- The data you want exists
- The sample data you were given is representative
- Cuts and live feeds of data will be in the same format, or even have all the same columns
- You were given all the data you asked for / that was available
- You'll be notified when the underlying schema / format of your source data changes
- There is one row per entity
- Primary keys always exist
- Primary keys are always unique
- Primary keys are always stable
- Primary keys always uniquely identify rows, or even entities
- The people who created the dataset you're using care that this is not what "primary key" is supposed to mean 1
- These two similarly formatted columns are safe to join on
- Fake data is easy to generate
- Humans will enter the data they’re told to enter into the fields they’re told to enter them
- Columns in general are being used for what they are supposed to
- Humans won’t find ways around your clever validation rules
- I will remember all the edge cases my regex was designed to handle when I come back to it in a year’s time
- There is a single right value for every property of an object
- It's possible in general to decide when two objects are the same
- Aggregated data is no more or less sensitive than the individual rows that make it up
- Data always has a single identifiable "owner" who can make all the decisions about how it should look and who it should be shared with 2
- There are always general rules about who can access what data
- Data separated by tabs or commas is in valid tsv or csv format
- The underlying data infrastructure I'm using is by default optimised for my use-case
- You always need to get everything perfect first time 3
This was the title of a talk I gave to my colleagues earlier this year.
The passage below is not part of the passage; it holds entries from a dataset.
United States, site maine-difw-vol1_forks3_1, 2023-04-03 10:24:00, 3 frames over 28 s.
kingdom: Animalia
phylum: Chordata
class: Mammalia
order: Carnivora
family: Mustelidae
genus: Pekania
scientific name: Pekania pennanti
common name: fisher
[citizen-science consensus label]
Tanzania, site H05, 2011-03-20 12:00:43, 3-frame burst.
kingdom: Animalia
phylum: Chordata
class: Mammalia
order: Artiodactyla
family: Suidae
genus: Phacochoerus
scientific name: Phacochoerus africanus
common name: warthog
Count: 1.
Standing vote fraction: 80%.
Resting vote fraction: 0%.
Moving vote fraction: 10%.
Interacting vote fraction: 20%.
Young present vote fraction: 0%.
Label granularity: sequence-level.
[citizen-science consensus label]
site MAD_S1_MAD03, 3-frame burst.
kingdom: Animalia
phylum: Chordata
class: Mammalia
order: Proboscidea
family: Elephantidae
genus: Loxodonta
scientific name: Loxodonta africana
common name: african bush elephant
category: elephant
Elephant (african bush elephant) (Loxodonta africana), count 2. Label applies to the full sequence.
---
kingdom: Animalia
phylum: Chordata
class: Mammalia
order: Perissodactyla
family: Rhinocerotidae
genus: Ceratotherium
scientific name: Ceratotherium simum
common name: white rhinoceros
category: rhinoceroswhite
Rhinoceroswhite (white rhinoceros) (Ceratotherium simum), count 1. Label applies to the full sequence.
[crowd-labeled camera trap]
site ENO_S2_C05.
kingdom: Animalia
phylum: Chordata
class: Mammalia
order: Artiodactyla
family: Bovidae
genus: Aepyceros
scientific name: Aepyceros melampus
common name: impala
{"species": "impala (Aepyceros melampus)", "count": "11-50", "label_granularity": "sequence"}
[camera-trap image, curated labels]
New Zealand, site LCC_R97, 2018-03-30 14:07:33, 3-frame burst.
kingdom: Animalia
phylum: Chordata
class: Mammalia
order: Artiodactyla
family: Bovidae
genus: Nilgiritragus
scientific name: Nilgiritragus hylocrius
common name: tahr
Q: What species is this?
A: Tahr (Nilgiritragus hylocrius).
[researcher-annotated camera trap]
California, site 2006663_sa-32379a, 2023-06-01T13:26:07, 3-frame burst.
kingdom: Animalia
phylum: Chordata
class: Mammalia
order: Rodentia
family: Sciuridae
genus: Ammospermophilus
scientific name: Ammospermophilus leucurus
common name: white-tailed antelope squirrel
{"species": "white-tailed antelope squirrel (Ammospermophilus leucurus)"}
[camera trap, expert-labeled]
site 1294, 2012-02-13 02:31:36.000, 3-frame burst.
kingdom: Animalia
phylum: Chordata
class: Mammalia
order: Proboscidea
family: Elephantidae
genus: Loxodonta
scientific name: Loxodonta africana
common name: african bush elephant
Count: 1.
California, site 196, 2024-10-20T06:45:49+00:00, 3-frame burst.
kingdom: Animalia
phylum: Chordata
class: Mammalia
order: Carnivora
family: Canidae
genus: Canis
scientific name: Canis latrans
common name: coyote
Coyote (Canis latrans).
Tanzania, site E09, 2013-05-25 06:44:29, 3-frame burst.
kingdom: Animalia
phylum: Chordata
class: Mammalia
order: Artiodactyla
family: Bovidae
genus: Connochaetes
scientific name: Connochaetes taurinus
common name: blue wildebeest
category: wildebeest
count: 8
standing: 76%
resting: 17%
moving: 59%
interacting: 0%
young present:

A better title would probably have been Falsehoods Data Engineers Mahmoud Believed About Data And Came To Regret Believing. This kind of talk is fun to give to a small audience because it's an excuse to rant about times things have gone wrong in unexpected ways - and you can then open up the floor to other people to share their similar "war stories" too.
If this was helpful to you, this page has an anthology of similar lists (normally about more concrete domain areas) that you'll probably find useful too.
1 They often do care deep down, but have other things to fix or fires to put out.
2 Many organisations do have a role like this, and for some kinds of information category and jurisdiction it is mandated by law - but in my experience unless the organisation is very small or hierarchical or the data very simple, the best any single person can do is build consensus among or on behalf of all the necessary stakeholders for processing.
3 The key here is to be mindful of the ways your work is imperfect and communicate it clearly, especially when it might be used for Important Stuff downstream.